_Given instruction_
Switch "Segment" to "Delineate" throughout the entries, and reproduce all else unchanged.

_Rows_

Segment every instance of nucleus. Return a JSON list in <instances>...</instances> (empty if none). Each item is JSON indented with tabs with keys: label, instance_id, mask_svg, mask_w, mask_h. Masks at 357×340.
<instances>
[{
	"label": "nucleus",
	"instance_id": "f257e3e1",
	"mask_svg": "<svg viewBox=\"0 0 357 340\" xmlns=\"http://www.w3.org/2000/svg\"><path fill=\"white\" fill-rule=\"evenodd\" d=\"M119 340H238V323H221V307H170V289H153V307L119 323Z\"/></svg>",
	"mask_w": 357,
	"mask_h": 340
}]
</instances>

_Result of this exercise_
Delineate every instance of nucleus. Return a JSON list in <instances>...</instances> (empty if none). Each item is JSON indented with tabs with keys: label, instance_id, mask_svg, mask_w, mask_h. Masks at 357×340.
<instances>
[{
	"label": "nucleus",
	"instance_id": "f257e3e1",
	"mask_svg": "<svg viewBox=\"0 0 357 340\" xmlns=\"http://www.w3.org/2000/svg\"><path fill=\"white\" fill-rule=\"evenodd\" d=\"M119 340H238V323H221V307H170V289H153V307L119 323Z\"/></svg>",
	"mask_w": 357,
	"mask_h": 340
}]
</instances>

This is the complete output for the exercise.